▸ **BRONFRAGMENT**:

ECLI:NL:GHAMS:2013:4875

Gerechtshof Amsterdam

Datum uitspraak
24 december 2013
Publicatiedatum
13 januari 2014
Zaaknummer
13/00378
Instantie
Gerechtshof Amsterdam
Type
Uitspraak
Rechtsgebied
Bestuursrecht; Belastingrecht
Procedures
  • Hoger beroep
Vindplaatsen
  • Rechtspraak.nl
AI samenvatting door LexboostAutomatisch gegenereerd

Terugbetaling van douanerechten en omzetbelasting op basis van artikel 239 CDW

In deze zaak heeft het Gerechtshof Amsterdam op 24 december 2013 uitspraak gedaan in hoger beroep over de afwijzing van een verzoek om terugbetaling van douanerechten en omzetbelasting door de inspecteur van de Belastingdienst/Douane. De belanghebbende, een handels- en reparatiebedrijf in voertuigen, had een verzoek ingediend voor terugbetaling van € 46.274,66 aan douanerechten en € 8.802,83 aan omzetbelasting, dat was afgewezen op basis van artikel 239 van het Communautair douanewetboek (CDW). De inspecteur had eerder de beschikking tot terugbetaling afgewezen, en de rechtbank had het beroep van de belanghebbende ongegrond verklaard.

Het Hof oordeelde dat er geen sprake was van bijzondere omstandigheden die een terugbetaling rechtvaardigen. De rechtbank had vastgesteld dat er geen frauduleuze handelingen waren gepleegd, maar dat er wel sprake was van klaarblijkelijke nalatigheid aan de zijde van de belanghebbende. De belanghebbende had gebruik gemaakt van een douane-expediteur, maar het Hof oordeelde dat de belanghebbende, gezien zijn ervaring, op de hoogte had moeten zijn van de geldende regels omtrent de oorsprong van de goederen. De rechtbank had terecht geoordeeld dat de belanghebbende niet had gehandeld met de vereiste zorgvuldigheid, en dat de afwijzing van het verzoek om terugbetaling op goede gronden was gedaan.

Het Hof bevestigde de uitspraak van de rechtbank en oordeelde dat de belanghebbende niet in aanmerking kwam voor de gevraagde terugbetaling, omdat niet was voldaan aan de voorwaarden van artikel 239 CDW. De slotsom was dat het hoger beroep ongegrond was en dat de uitspraak van de rechtbank diende te worden bevestigd.

Uitspraak

GERECHTSHOF AMSTERDAM

kenmerk 13/00378
24 december 2013
uitspraak van de meervoudige douanekamer
op het hoger beroep van
[A]te [P], belanghebbende,
gemachtigde: mr. A.P. van Knippenbergh (KHB Advocaten)

▸ **OEFENGEGEVENS**:

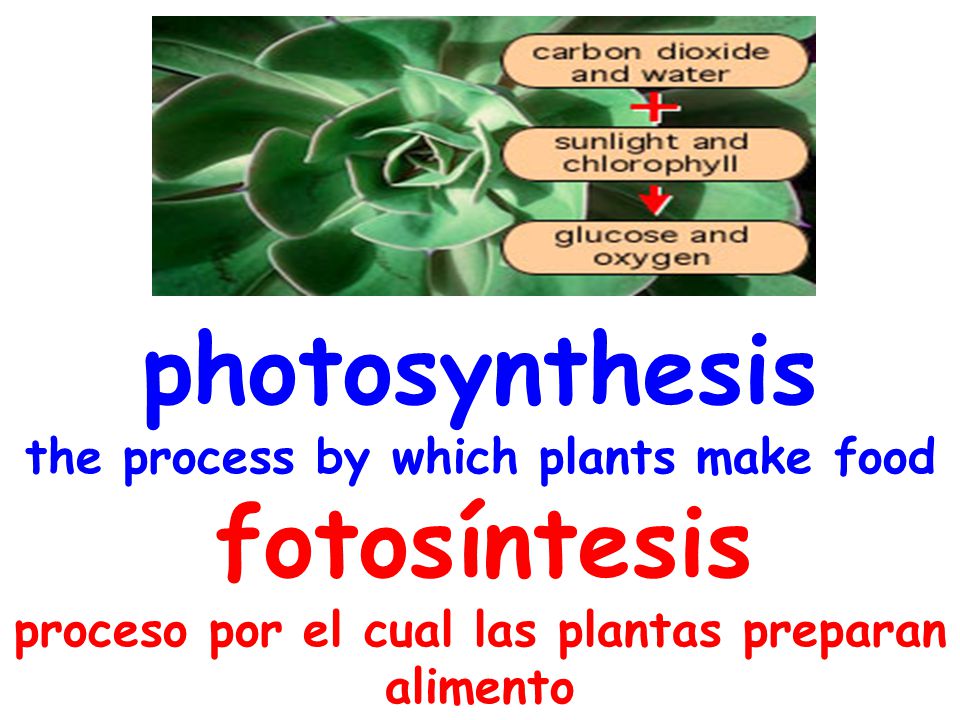 carbon dioxide and water

+

sunlight and chlorophyll

glucose and oxygen

photosynthesis

the process by which plants make food

fotosíntesis

proceso por el cual las plantas preparan alimento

▸ **CONTROLEER JE BEGRIP**:
A. Welk bedrag aan omzetbelasting wilde de belanghebbende volgens de tekst over douanerechten terugbetaald krijgen?
B. Zet de alinea in de tekst over douanerechten die begint met "Het Hof oordeelde dat er geen sprake was" om in een korte lijst met de belangrijkste feiten.
C. Zet alstublieft de tekst over douanerechten voort vanaf het punt waar die eindigt.
De records komen uit een andere bron.

▸ **ANTWOORDEN PER NUMMER**:
A. € 8.802,83.

B.
- Volgens het Hof waren er geen bijzondere omstandigheden die een terugbetaling rechtvaardigen.
- De rechtbank stelde vast dat er geen frauduleuze handelingen waren gepleegd, maar wel klaarblijkelijke nalatigheid van de belanghebbende.
- De belanghebbende schakelde een douane-expediteur in, maar had gezien de eigen ervaring de regels over de oorsprong van de goederen moeten kennen.
- De rechtbank oordeelde terecht dat de belanghebbende niet met de vereiste zorgvuldigheid had gehandeld en dat het verzoek om terugbetaling op goede gronden was afgewezen.

C.
tegen de uitspraak in de zaak met kenmerk AWB 12/5329 van de rechtbank Noord-Holland (hierna: de rechtbank) in het geding tussen
belanghebbende
en
de inspecteur van de Belastingdienst/Douane,
de inspecteur.

1.Ontstaan en loop van het geding

1.1.
De inspecteur heeft bij beschikking met dagtekening 28 september 2010 een verzoek om
terugbetaling van € 46.274,66 aan douanerechten en € 8.802,83 aan omzetbelasting op de voet van artikel 239 van het Communautair douanewetboek (hierna: het CDW) afgewezen.
1.2.
Na daartegen gemaakt bezwaar heeft de inspecteur bij uitspraak, gedagtekend 16 oktober
2012, de beschikking gehandhaafd.
1.3.
Bij uitspraak van 16 mei 2013 heeft de rechtbank het door belanghebbende ingestelde
beroep ongegrond verklaard.
1.4.
Het tegen deze uitspraak ingestelde hoger beroep is bij het Hof ingekomen op 27 juni
2013, aangevuld bij fax van 25 juli 2013. De inspecteur heeft een verweerschrift ingediend.
1.5.
Het onderzoek ter zitting heeft plaatsgevonden op 3 december 2013. Van het
verhandelde ter zitting is een proces-verbaal opgemaakt dat met deze uitspraak wordt meegezonden.

2.Feiten

2.1.
Belanghebbende dreef onder de naam ‘[X]’ een handels- en reparatiebedrijf in personenauto’s en lichte bedrijfsauto’s en hield zich bezig met de import, export en groothandel in gebruikte auto’s en machines met betrekking tot landbouw en bouwnijverheid.
2.2.
In de jaren 2007 en 2008 plaatste eiser gebruikte vrachtwagens, tractoren en kiepwagens, herkomstig uit Kroatië, onder de regeling brengen in het vrije verkeer. [B] (hierna: [B]) diende deze aangiften in als direct vertegenwoordiger van belanghebbende, waarbij in alle gevallen aanspraak werd gemaakt op tariefpreferentie door vermelding van preferentiecodes.
2.3.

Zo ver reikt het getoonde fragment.